Pakistán entra en el Círculo Dorado euroasiático

Donald Trump inauguró el año 2018 con la confirmación de un hecho de gran relevancia geopolítica: la ruptura entre Estados Unidos y Pakistán, una potencia nuclear en pleno corazón eurasiático. El presidente estadounidense escenificó este divorcio arremetiendo contra Pakistán a través de su cuenta en Twitter. Desde el gobierno paquistaní de Shahid Khaqan Abbasi respondieron con contundencia afirmando que Estados Unidos ya no es el aliado de Pakistán: “No tenemos ninguna alianza con Estados Unidos“. El ministro de Asuntos Exteriores, Khawaja Muhammad Asif, añadió que las acusaciones de Trump carecen de fundamento y sentenció que desde el gobierno “no haremos que la dignidad de nuestro país sea nunca más un negocio”.

Anteriormente Donald Trump y varios miembros de su gobierno ya habían acusado al gobierno de Islamabad de apoyar y dar refugio a diferentes grupos terroristas que están atentando contra los intereses estadounidenses en Afganistán (por ejemplo el vicepresidente Mike Pence el pasado diciembre), aprovechándose además de la millonaria “ayuda” económica que Estados Unidos envía desde hace años a Pakistán (33.000 millones en los últimos 15 años, según el propio Trump), una “ayuda” que ahora ha sido suspendida por parte de Washington.

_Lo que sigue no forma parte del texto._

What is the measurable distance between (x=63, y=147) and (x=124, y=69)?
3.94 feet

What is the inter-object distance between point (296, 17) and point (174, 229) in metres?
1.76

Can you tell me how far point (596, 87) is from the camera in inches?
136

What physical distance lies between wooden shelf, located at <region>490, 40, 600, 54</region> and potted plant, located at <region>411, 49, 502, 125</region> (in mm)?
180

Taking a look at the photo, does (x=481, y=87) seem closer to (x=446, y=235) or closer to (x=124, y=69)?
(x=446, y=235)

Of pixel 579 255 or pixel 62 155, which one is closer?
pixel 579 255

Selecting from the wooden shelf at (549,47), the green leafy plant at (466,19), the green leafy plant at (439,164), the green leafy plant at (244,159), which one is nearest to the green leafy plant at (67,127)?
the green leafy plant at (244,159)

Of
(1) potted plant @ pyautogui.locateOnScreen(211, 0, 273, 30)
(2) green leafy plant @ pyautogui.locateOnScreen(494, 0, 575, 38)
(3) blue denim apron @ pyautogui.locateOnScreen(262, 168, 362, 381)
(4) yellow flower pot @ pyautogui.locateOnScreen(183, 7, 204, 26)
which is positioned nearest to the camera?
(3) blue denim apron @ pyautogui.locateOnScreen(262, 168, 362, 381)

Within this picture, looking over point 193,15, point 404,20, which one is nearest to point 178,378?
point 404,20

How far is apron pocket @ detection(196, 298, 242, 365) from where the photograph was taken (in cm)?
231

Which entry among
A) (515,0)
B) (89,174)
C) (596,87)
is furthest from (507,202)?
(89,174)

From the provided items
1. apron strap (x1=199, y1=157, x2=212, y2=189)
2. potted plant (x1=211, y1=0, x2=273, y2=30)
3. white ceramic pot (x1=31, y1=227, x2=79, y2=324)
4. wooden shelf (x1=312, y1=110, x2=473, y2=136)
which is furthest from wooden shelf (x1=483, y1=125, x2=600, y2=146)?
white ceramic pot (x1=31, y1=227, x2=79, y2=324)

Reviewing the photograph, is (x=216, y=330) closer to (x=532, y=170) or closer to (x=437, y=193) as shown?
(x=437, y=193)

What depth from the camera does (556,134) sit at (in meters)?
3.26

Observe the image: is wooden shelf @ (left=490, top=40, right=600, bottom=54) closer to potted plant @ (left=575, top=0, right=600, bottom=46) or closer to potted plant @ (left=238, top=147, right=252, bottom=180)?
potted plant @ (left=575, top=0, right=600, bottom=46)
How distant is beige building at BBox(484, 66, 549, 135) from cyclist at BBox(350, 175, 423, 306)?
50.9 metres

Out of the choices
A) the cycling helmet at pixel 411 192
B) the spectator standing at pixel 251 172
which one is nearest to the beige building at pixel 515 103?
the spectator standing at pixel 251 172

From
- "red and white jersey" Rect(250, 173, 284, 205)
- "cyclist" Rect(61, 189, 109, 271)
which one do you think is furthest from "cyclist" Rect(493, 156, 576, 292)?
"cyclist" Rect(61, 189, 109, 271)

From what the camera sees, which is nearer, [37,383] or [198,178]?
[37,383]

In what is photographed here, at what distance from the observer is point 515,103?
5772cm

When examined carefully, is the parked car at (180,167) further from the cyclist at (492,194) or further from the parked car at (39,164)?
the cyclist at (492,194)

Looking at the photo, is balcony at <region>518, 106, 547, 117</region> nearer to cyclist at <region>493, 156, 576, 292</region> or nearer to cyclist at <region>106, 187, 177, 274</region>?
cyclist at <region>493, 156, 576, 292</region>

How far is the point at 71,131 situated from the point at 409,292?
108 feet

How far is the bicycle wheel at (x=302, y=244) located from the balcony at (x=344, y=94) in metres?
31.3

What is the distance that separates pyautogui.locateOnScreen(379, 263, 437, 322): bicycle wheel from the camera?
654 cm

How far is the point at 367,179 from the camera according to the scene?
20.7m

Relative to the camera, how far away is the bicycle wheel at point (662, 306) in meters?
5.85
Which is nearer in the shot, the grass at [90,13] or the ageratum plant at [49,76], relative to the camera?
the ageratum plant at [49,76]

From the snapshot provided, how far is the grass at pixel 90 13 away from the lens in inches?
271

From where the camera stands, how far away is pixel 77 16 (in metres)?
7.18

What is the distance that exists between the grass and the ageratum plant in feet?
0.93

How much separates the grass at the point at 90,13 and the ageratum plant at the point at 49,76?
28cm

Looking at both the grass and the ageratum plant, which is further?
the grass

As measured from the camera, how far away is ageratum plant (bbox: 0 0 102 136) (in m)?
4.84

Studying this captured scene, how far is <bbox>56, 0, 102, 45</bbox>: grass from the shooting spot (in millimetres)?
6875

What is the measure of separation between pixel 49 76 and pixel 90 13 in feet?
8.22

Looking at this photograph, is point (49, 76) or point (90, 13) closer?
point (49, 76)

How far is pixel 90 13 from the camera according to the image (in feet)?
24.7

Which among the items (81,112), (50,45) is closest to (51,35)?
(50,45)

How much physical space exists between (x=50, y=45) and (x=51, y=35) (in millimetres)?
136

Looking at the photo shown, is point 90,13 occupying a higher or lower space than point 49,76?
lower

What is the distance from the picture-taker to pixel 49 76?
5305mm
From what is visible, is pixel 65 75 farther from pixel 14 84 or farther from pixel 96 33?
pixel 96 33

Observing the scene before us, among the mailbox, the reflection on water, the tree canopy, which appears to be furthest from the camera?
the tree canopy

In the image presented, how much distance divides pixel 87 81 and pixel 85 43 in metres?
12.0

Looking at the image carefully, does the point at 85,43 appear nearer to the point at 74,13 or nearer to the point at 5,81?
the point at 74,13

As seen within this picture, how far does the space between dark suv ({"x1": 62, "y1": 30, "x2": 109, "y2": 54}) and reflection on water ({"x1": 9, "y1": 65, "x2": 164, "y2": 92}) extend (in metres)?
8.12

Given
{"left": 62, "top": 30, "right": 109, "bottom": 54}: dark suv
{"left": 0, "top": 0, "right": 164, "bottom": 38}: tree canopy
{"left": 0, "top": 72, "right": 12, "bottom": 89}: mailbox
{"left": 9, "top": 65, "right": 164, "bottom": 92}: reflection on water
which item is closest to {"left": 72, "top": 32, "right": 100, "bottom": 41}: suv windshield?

Esta “ayuda” para la seguridad era en realidad el pago correspondiente a un contrato de arrendamiento por utilizar a Pakistán como un trampolín para sus operaciones belicistas en Afganistán desde su invasión en el año 2001. Estados Unidos no tiene por costumbre regalarle nada a nadie. Nunca.

Lo que tampoco nos han explicado desde Washington es porqué si Pakistán es un “Estado refugio de terroristas”, las autoridades pakistaníes han eliminado en el año 2017 a más de 1.700 de estos terroristas que operaban en su país. Tampoco se entiende que estos terroristas supuestamente protegidos por Islamabad hayan asesinado ese mismo año a más de 3.000 civiles y a 676 soldados del ejército de Pakistán. ¿A cuántos civiles y militares han asesinado los terroristas yihadistas en el territorio, por ejemplo, de Arabia Saudí, Israel, o Estados Unidos en 2017?

Resulta más que relevante que Pakistán apenas sufriera ataques terroristas hasta el año 2001, fecha en que Estados Unidos decidió invadir Afganistán. Desde entonces Pakistán ha sufrido “468 ataques suicidas con bombas, en los cuales han muerto 7.230 de sus ciudadanos”, según los datos que aporta el ex-militar británico y australiano y ex-subdirector de la misión militar de la ONU en Cachemira, Brian Cloughley, en un artículo publicado en la web Strategic Culture Foundation (Trump’s Pakistan Policy Is a Disaster, 11/1/2018). Según señala Cloughley – buen conocedor de la región debido a los cargos que ocupó – en reiteradas ocasiones los Estados Unidos y sus títeres instalados en Kabul se negaron a escuchar las propuestas de Pakistán para fortificar y controlar las fronteras entre ambos países y evitar así el flujo de terroristas de uno y otro lado (por ejemplo en diciembre del año 2006).

Es más, tanto los actuales talibanes (que dominan casi el 50% del terrotorio afgano) como muchos de los grupos terroristas que operan en Afganistán y Pakistán actualmente son la herencia directa de los “muyahidines” a los que Estados Unidos patrocinó, armó y entrenó (con el apoyo saudí) para luchar contra la Unión Soviética en Afganistán en 1980. Desde Pakistán también se utilizaron a estos grupos terroristas para atacar a la India que por aquel entonces (Guerra Fría) era aliada de la Unión Soviética [1].

Hoy en día Washington continúa utilizando el terrorismo yihadista como arma geopolítica. Pero los tiempos y las alianzas estratégicas han cambiado mucho desde entonces tanto a nivel regional como global.

[leer también: La utilización del terrorismo como arma geopolítica]

A pesar de los fuertes vínculos políticos, financieros y militares que unen a Nueva Delhi con Washington, tanto India como Pakistán (dos potencias nucleares) son ahora miembros de pleno derecho de la Organización de Cooperación de Shanghái (OCS) liderada por China y Rusia. India es además miembro de los BRICS (Brasil, Rusia, India, China y Sudáfrica); este año se convertirá en la 5ª economía mundial, superando a Reino Unido y Francia (según datos del Centre for Economics and Business Research) y las previsiones señalan que para el año 2050 India se convertirá en la segunda mayor economía del mundo desplazando a Estados Unidos hasta el tercer puesto, sólo superada por China. En los próximos años India será además el país más poblado y con más jóvenes del planeta por delante incluso de China (en el año 2022, según la ONU).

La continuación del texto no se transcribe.